We attended the November 2014 “From Puppy to Working Dog” seminar in New Orleans, Louisiana, flying in from north Texas. The seminar was well-worth the travel in that it provided us with an entirely new, fresh approach to developing a puppy from a very young age. The seminar was professional in every way, from the information presented to the smallest details (food and beverages, downloads of what we’d learned, a group photo afterwards, a certificate of attendance, etc.).
My husband and I are relatively new to working dog training/competition, but are lifelong equestrians. In all those years, we've seen many horse trainers come and go. In over 40 years, we know only one trainer who is what we regard as a quiet, "thinking” trainer -- the kinds of trainer who genuinely enjoys the process of training/interaction with the animal and is not merely focused on the “end product.” This trainer has enough finesse to want to produce not just a top-level performer, but a top-level performer who loves it's work. He is the rare trainer who will quietly stop in the midst of trouble reaching a goal and just think -- about how tobring the animal to the goal and not push him to it.

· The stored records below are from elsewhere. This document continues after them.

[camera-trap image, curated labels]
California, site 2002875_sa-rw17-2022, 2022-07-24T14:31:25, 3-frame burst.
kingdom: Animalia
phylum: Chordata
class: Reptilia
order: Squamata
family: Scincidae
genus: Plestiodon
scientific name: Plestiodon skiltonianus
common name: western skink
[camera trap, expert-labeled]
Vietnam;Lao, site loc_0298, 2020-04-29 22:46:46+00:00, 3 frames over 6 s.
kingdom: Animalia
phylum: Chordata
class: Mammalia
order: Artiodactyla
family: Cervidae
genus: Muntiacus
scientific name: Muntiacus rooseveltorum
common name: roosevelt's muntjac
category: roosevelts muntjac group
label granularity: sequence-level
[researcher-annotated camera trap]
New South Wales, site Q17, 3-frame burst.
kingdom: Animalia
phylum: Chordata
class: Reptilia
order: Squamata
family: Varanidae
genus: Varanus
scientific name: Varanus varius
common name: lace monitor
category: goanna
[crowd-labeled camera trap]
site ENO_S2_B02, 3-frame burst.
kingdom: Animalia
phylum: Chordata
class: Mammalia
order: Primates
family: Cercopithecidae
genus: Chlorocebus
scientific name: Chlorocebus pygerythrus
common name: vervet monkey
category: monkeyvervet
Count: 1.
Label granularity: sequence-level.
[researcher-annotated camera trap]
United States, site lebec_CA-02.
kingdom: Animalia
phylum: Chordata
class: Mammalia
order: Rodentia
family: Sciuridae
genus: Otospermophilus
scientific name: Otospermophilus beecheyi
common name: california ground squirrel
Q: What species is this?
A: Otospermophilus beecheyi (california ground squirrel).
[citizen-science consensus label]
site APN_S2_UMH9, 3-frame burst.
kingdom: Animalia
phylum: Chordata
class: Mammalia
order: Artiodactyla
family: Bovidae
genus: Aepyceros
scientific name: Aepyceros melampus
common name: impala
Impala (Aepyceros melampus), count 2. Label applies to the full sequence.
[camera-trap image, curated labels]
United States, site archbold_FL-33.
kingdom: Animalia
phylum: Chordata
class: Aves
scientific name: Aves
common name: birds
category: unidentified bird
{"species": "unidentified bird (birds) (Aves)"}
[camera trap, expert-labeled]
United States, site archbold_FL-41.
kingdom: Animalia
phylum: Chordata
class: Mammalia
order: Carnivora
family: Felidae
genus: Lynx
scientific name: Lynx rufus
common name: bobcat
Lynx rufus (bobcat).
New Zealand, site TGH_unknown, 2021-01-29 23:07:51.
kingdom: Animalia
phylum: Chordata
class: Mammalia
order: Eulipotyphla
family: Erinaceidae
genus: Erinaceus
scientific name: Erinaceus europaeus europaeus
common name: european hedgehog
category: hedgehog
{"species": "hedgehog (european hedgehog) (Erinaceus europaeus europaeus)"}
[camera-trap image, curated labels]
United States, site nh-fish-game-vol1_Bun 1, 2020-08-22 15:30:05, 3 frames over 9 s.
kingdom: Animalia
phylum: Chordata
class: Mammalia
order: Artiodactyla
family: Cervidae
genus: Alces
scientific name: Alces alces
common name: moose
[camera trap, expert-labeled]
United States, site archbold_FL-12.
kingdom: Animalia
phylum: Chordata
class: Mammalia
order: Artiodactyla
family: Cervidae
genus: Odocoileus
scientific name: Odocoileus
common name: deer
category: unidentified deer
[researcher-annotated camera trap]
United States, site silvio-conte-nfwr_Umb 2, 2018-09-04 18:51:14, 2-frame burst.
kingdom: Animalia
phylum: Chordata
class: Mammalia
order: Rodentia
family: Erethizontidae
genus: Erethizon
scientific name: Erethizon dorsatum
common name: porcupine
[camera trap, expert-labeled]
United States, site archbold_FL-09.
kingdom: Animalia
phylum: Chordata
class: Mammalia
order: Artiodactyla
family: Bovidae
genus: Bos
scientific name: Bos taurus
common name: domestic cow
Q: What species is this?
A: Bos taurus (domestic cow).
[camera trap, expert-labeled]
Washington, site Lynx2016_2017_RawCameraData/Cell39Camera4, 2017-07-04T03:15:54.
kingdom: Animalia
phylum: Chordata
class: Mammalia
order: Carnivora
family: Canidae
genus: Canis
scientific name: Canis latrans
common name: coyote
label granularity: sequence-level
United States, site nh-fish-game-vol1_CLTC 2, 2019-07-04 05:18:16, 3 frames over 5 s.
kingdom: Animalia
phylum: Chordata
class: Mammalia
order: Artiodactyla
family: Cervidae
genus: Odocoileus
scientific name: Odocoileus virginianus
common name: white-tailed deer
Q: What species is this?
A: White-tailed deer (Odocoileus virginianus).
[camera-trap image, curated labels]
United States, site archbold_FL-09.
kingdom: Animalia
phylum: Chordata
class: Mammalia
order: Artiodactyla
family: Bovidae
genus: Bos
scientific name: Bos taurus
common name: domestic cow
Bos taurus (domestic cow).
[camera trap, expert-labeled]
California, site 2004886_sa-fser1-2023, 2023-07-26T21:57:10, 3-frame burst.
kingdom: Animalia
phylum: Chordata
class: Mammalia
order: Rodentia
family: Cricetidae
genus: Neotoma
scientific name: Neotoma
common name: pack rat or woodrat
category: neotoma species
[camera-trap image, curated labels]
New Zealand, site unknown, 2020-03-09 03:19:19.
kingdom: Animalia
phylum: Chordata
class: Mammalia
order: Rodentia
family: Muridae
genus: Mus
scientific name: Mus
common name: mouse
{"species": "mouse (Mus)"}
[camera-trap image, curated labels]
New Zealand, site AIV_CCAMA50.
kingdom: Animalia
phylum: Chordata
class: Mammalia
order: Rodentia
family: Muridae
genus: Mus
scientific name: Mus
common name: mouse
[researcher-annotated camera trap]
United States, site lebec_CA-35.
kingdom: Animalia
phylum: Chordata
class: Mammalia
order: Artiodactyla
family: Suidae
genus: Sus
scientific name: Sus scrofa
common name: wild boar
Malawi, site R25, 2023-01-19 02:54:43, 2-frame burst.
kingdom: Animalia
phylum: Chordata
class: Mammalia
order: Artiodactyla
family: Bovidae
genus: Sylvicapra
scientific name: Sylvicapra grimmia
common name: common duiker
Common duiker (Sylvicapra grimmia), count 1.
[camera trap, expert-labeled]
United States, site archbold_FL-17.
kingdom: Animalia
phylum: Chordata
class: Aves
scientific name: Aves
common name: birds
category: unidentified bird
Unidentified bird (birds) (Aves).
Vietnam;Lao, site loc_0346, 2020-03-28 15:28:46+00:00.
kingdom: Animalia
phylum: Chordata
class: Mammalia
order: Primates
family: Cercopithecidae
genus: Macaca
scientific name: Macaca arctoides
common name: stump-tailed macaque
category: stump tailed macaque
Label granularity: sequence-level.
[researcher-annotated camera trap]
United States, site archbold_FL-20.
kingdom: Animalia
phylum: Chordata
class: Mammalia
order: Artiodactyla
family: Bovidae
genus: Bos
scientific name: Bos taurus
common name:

Dick Staal is clearly one of those rare “thinking” trainers. Since discovering and embracing the world of working dogs not all that long ago, we have already encountered too many "trainers" full of bravado and training schemes and schedules -- but who lack the finesse and inclination to stop and think their way through their training. In a world of trainers who seem to be dedicated to “their way” and who are resistant to unfamiliar approaches to training, it was a breath of fresh air to observe Dick and learn about his approach to training a precise and happy working dog.
His “start at the end” approach was so sensible and obvious, all of us at the seminar experienced that “Of course! Why didn’t I ever think of that?” moment. To be convinced of just how logical and effective Dick’s training approach is, all one must do is observe his PUPPIES during his training sessions. These very young dogs are snappy, happy participants in the lovely dance Dick has perfected.
If you are considering attending one of Dick Staal’s seminars, book that trip. You won’t regret it. We are already working to arrange our second.